Re: [Qgis-developer] Band order in "Identify Features"

Lucena, Ivan ivan.lucena at pmldnet.com
Mon Mar 9 09:00:09 EDT 2009


Pete,

About the band order:

I filed a ticked about the sorting order: http://trac.osgeo.org/qgis/ticket/1567

About the band names:

I believe that ticked #1296 is about "class names associated with a cell in a thematic raster file". My suggestion was 
regarding the "band name" but I understand when you mention that it could be messy if the dataset does not 
provide a compressive annotation.

My best regards,

Ivan

>  -------Original Message-------
>  From: Peter Ersts <ersts at amnh.org>
>  Subject: Re: [Qgis-developer] Band order in "Identify Features"
════
### Exercise requirements
Write what comes next in the mailing-list reply about band order in "Identify Features," starting after its last line. The material that follows comes from a different source.

### Source data
════
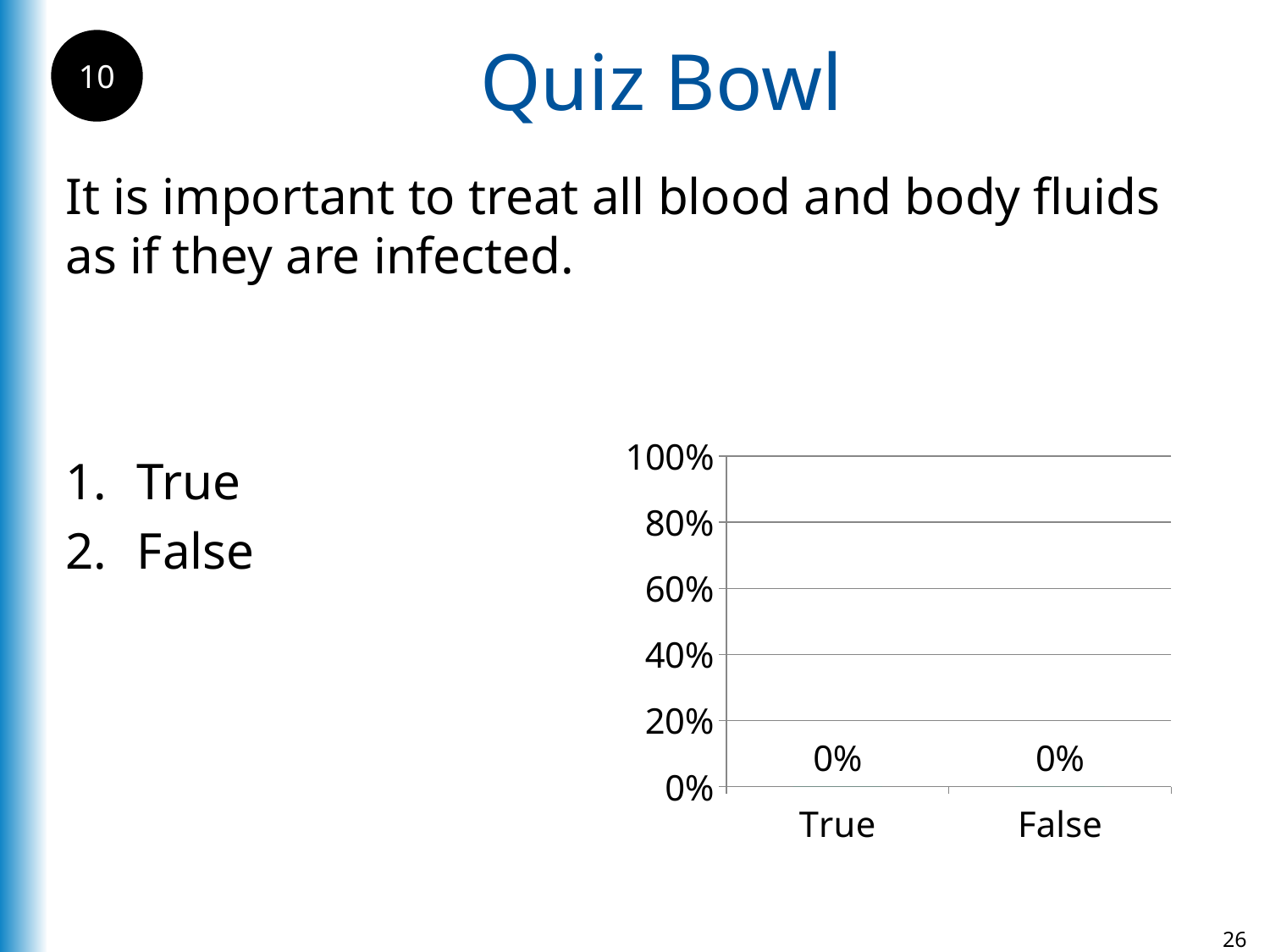
Is the value for False greater or less than 40%? less What is the highest value shown on the chart's vertical axis? 100% How many categories are shown on the x axis of the chart? 2 What is the difference between the values for True and False? 0% What kind of chart is shown on the slide? bar chart What is the value shown for False? 0% What are the category labels on the x axis of the chart? True and False Is the value for True greater or less than 20%? less What is the value shown for True? 0%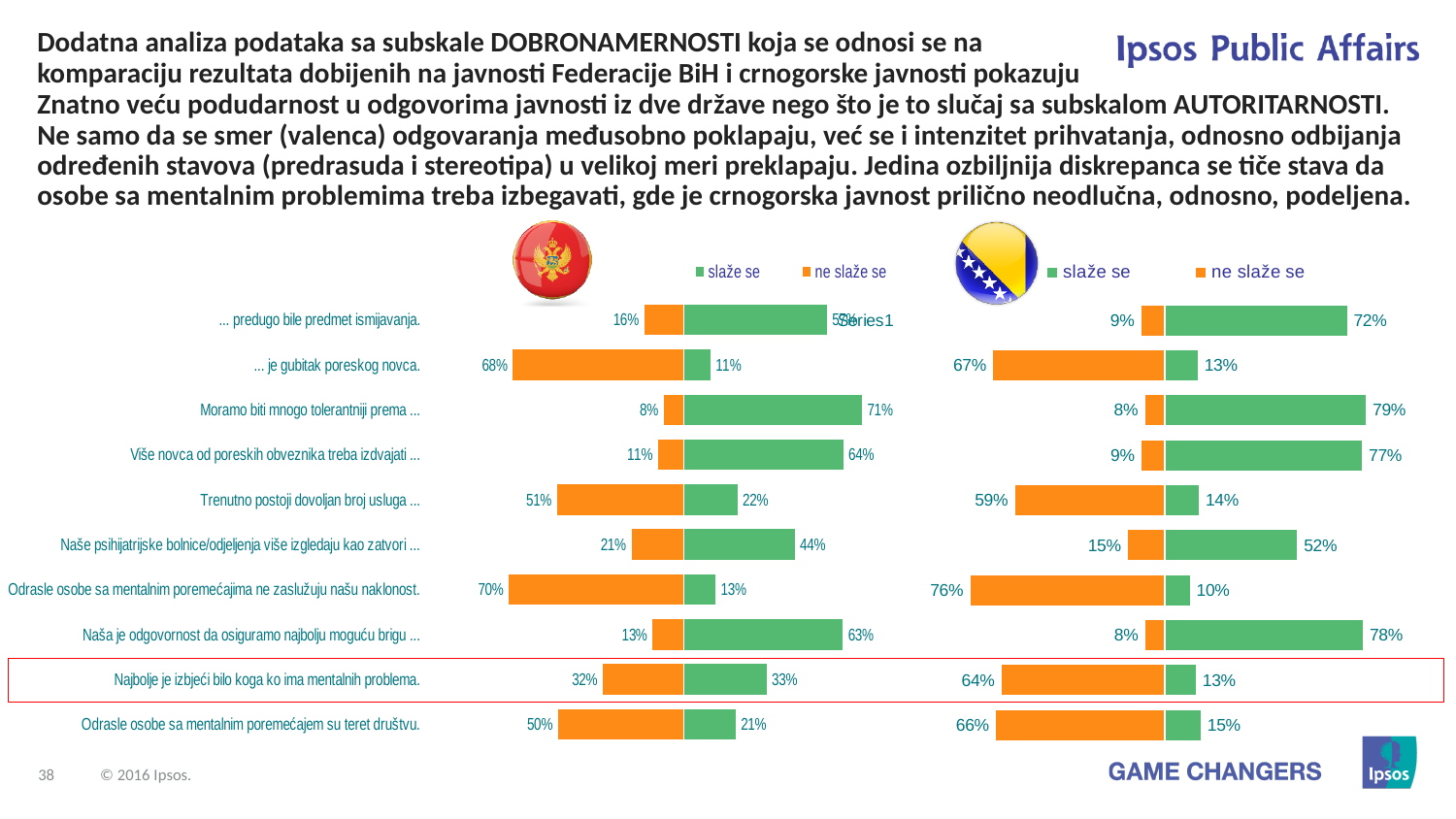
In the right chart (Bosnia and Herzegovina flag), what is the 'slaže se' value for 'Naša je odgovornost da osiguramo najbolju moguću brigu ...'? 78% What is the difference between the 'ne slaže se' values for 'Najbolje je izbjeći bilo koga ko ima mentalnih problema.' in the right chart (64%) and the left chart (32%)? 32 percentage points What type of chart is used on this slide? Bar chart How many statements (categories) are listed in each chart? 10 In the right chart (Bosnia and Herzegovina flag), which statement has the highest 'slaže se' value? Moramo biti mnogo tolerantniji prema ... In the right chart (Bosnia and Herzegovina flag), what percentage 'ne slaže se' with 'Odrasle osobe sa mentalnim poremećajima ne zaslužuju našu naklonost.'? 76% In the left chart (Montenegro flag), what is the 'ne slaže se' value for 'Najbolje je izbjeći bilo koga ko ima mentalnih problema.'? 32% Which colour represents 'ne slaže se' in the charts? Orange In the left chart (Montenegro flag), which is larger for 'Trenutno postoji dovoljan broj usluga ...': 'slaže se' or 'ne slaže se'? ne slaže se In the left chart (Montenegro flag), what percentage 'slaže se' with 'Moramo biti mnogo tolerantniji prema ...'? 71% How many series does the legend of the right chart list? 2 In the left chart (Montenegro flag), which statement has the lowest 'ne slaže se' value? Moramo biti mnogo tolerantniji prema ...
════
### Exercise response
>  Sent: Mar 08 '09 13:17
>  
>  Lucena, Ivan wrote:
>  > It looks like a bug to me but I could be wrong since I am not too familiar with QGIS, but the things is that if I 
load a
>  > raster dataset with more than 9 bands the "Identify Results" windows shows the pair {Band,Value} in the 
wrong
>  > order. I mean, it is in alphabetical order but it doesn't make sense for an usability point of view.
>  >  
>  
>  It is just an alphanumeric sorting. However since the band names are now
>  created/labeled sequentially on load, they should come up in the right
>  logical order in any list.  We chose to name the bands this way because
>  the band names stored in the raster file were not always correct or even
>  relevant causing confusion for newer users and for even more experienced
>  users.
>  
>  Please file a ticket for this.
>  
>  > it would be even better to present something else other then "BandN" since some datasets could have raster
>  > attribute table or GDAL band metadata. In that case we could be presenting something like:
>  >
>  > {Band, Date, Average Temperature}
>  > Band1  1982-01 22
>  > Band1  1982-02 21
>  >  
>  There is already a ticket for this (
>  http://trac.osgeo.org/qgis/ticket/1296 ).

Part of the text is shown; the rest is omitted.